31.01.2013

Totschlagsverfahren: Emotionen im Zeugenstand

Der 74-Jährige, der im Juli 2012 seine Ehefrau im Bett erstickt haben soll, habe nach einer Operation und einem Krankenhausaufenthalt im Juni deutlich verändert gewirkt – das jedenfalls schilderten am Mittwoch seine Stiefkinder im Gericht.

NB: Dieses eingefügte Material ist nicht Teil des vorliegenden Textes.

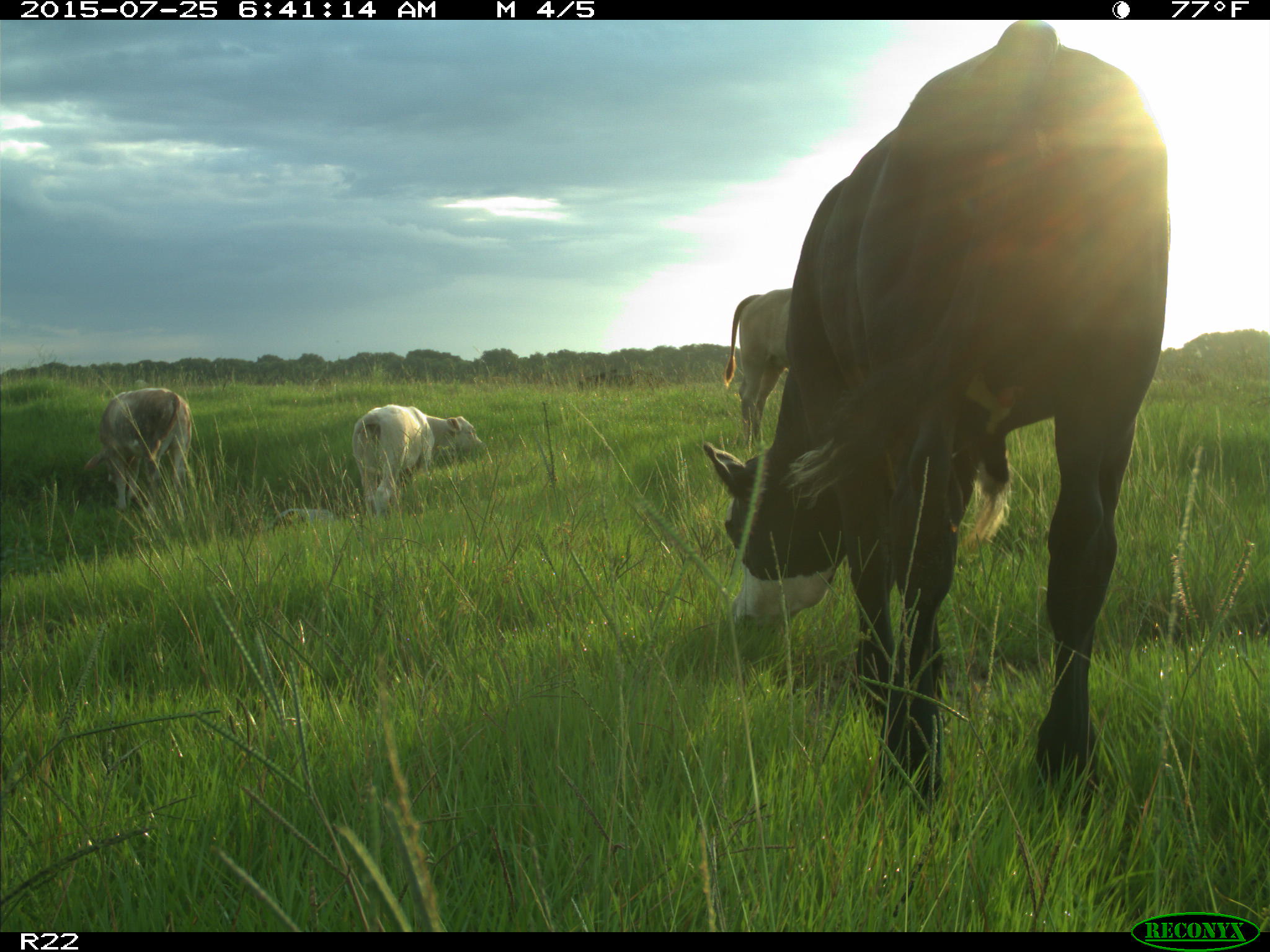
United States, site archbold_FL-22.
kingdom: Animalia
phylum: Chordata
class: Mammalia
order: Artiodactyla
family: Bovidae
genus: Bos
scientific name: Bos taurus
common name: domestic cow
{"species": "Bos taurus (domestic cow)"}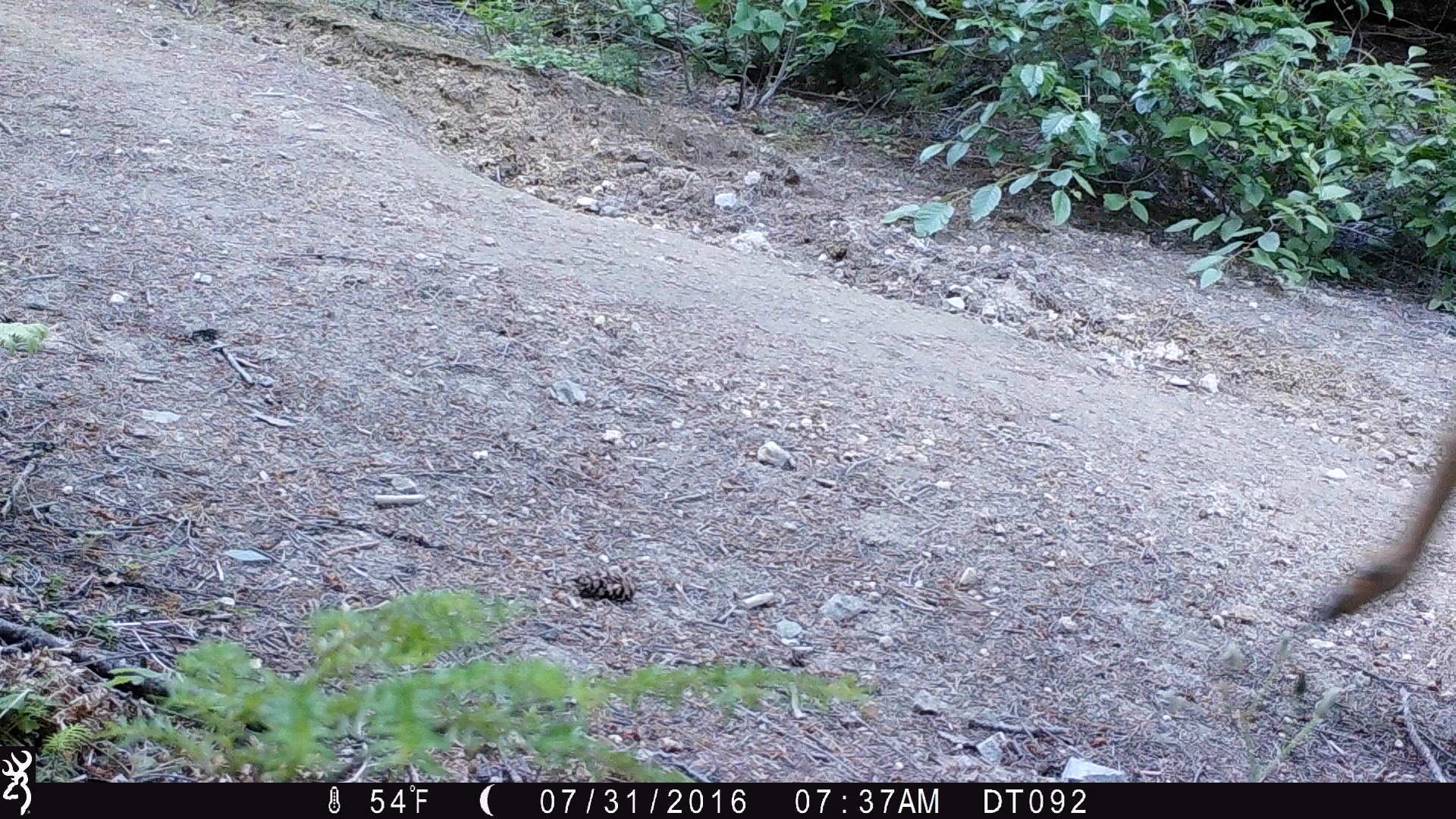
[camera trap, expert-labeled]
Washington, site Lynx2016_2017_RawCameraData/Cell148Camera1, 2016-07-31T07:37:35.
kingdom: Animalia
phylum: Chordata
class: Mammalia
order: Artiodactyla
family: Cervidae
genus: Odocoileus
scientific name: Odocoileus hemionus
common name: mule deer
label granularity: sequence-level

„Ich war es, nehmen Sie mich mit“, soll der Angeklagte Kurt S. sinngemäß zu einem Polizeibeamten gesagt haben, nachdem er am 28. Juli des vergangenen Jahres seine Frau im Ehebett erstickt hatte. Ein anderer Polizist schrieb eine andere und wesentlich ausführlichere Äußerung nieder. „Ich habe meine Frau umgebracht, bei meinem Sohn hat es nicht geklappt“, habe der 74-Jährige ihm erklärt und später als Grund anhaltende Streitigkeiten in der Familie genannt. Der Stiefsohn habe ihn entmündigen wollen, die Ehefrau immer auf dessen Seite gestanden. Er habe ihnen vorhergesagt, alles werde ein böses Ende nehmen. Die Dinge seien nun beendet. Allerdings sei es wohl nicht die „beste Lösung für die Probleme“ gewesen.

Der Beamte aus Kreuztal erklärte, den Bericht gemeinsam mit einer Kollegin geschrieben zu haben. Es sei kein formelles Vernehmungsprotokoll, er habe sich neben der offiziellen Befragung noch mit dem Beschuldigten unterhalten. „Ich glaube, der alte Mann wusste gar nicht, dass er richtig vernommen wird“, brachte Verteidiger Andreas Trode vor und rügte die Verwendung des Berichts und der darin enthaltenen Angaben als Beweismittel.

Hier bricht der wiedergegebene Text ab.